== 原文

今回は、遺産分割協議書について見ていきます。本連載は、日本公証人連合会理事・栗坂滿氏の著書、『トラブルのワクチン―法的トラブル予防のための賢い選択―』(エピック)の中から一部を抜粋し、遺言、相続にまつわるトラブルとその予防・解決法を紹介します。

銀行に亡夫の預金の引き出しを断られた妻

≪トラブルの事案≫

夫Aさんと妻Bさん夫婦は長年連れ添ってきた仲のいい夫婦ですが子どもには恵まれませんでした。2人とも既に両親は亡くなっていますが夫のAさんには兄、姉、妹の3人のきょうだいがいます。ただ兄は昨年妻と3人の子ども(甥2人と姪1人)を残して他界しました。

 

夫Aさんは自分が亡くなれば自分名義の宅地や居宅それに預貯金類は全て妻のBさんが1人で継ぐものと考えていたため遺言書は書いていませんでした。

====

■ 課題: 上の原文によると、夫Aさんが遺言書を書いていなかった理由は何か。

== 提示資料

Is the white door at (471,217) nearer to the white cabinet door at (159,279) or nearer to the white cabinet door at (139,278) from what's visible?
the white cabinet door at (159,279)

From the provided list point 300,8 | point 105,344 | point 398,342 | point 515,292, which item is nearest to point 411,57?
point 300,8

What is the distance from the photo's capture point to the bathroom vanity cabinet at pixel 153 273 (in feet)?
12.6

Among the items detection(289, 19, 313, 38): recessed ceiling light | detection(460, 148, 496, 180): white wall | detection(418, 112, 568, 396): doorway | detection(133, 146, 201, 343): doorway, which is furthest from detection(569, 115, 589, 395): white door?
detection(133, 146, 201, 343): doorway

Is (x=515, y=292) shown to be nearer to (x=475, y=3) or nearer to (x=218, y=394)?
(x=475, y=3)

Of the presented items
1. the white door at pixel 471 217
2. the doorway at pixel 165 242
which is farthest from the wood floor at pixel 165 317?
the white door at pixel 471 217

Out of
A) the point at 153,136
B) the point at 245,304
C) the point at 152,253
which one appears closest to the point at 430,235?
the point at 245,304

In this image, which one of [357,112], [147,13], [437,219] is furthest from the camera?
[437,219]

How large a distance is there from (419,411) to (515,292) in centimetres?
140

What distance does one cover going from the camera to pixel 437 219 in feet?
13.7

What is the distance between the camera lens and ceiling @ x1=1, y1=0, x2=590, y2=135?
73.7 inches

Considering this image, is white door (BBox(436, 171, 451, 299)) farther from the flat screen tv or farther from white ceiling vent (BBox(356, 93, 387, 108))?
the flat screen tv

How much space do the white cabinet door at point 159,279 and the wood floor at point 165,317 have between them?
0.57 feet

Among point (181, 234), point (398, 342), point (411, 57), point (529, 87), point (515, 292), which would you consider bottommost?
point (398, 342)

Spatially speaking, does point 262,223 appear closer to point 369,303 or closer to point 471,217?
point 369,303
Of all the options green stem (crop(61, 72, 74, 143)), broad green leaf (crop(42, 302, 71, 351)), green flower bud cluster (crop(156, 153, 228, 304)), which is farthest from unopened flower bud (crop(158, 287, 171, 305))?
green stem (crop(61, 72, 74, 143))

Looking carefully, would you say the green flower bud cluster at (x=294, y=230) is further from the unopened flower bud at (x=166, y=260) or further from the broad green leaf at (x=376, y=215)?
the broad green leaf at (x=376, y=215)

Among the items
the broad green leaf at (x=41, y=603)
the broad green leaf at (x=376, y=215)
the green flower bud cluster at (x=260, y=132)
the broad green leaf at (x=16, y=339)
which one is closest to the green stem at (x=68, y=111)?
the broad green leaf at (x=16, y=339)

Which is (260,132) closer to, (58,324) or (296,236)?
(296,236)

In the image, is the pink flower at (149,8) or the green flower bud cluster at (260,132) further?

====

■ 解答: 自分が亡くなれば、自分名義の宅地や居宅、預貯金類は全て妻のBさんが1人で継ぐものと考えていたから。